→ 提示文:
- - -
芝山様:MSP電子版では、Web上でアシスタントマネジャーとマネジャー双方が進捗確認できるため、効率よい面談や速やかな承認作業が可能となったことが働き方改革につながると考えています。
御社においてITはどんな役割を果たしていますか? 今後の活用の方向性についてもお聞かせください。
山本様:一例ですが、以前実験的にセルフレジを導入したとき、「人手不足解消ですか?」と聞かれることがありました。もしレジが一箇所しかなかったらお客様に並んでいただくことになりますが、セルフレジがあればクレジットカードをご利用のお客様は並ばずにすぐにお会計をしていただけます。つまり、この事例の目的は、お客様の利便性向上でした。IT活用によって店舗の運用効率を高める一方、来店されるお客様の利便性向上にも取り組んでいく――そういった観点でIT活用は今後も継続していく必要があると考えております。
- - -
→ データ抜粋:
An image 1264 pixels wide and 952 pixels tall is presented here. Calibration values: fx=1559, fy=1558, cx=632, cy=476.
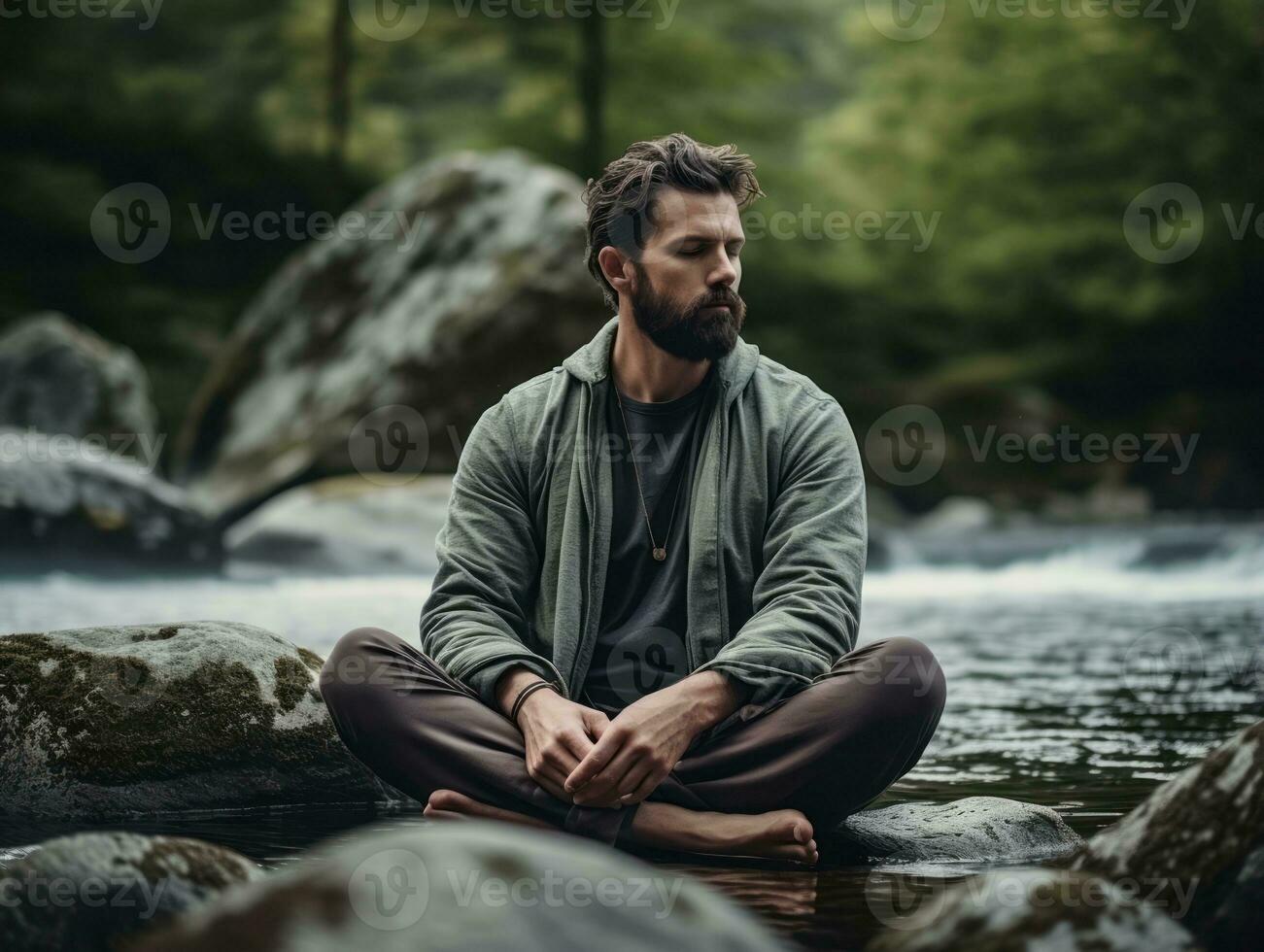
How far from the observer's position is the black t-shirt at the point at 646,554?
355cm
- - -
→ 短い問題 A: IT活用についての文章によると、以前実験的にセルフレジを導入した事例の目的は何でしたか。
→ 短い問題 B: IT活用についての文章の「御社においてITはどんな役割」から「必要があると考えております。」まで(両端を含む)を、「セルフレジ」を「自動精算機」に差し替えて書いてください。

→ 回答 A: お客様の利便性向上です。

→ 回答 B:
御社においてITはどんな役割を果たしていますか? 今後の活用の方向性についてもお聞かせください。
山本様:一例ですが、以前実験的に自動精算機を導入したとき、「人手不足解消ですか?」と聞かれることがありました。もしレジが一箇所しかなかったらお客様に並んでいただくことになりますが、自動精算機があればクレジットカードをご利用のお客様は並ばずにすぐにお会計をしていただけます。つまり、この事例の目的は、お客様の利便性向上でした。IT活用によって店舗の運用効率を高める一方、来店されるお客様の利便性向上にも取り組んでいく――そういった観点でIT活用は今後も継続していく必要があると考えております。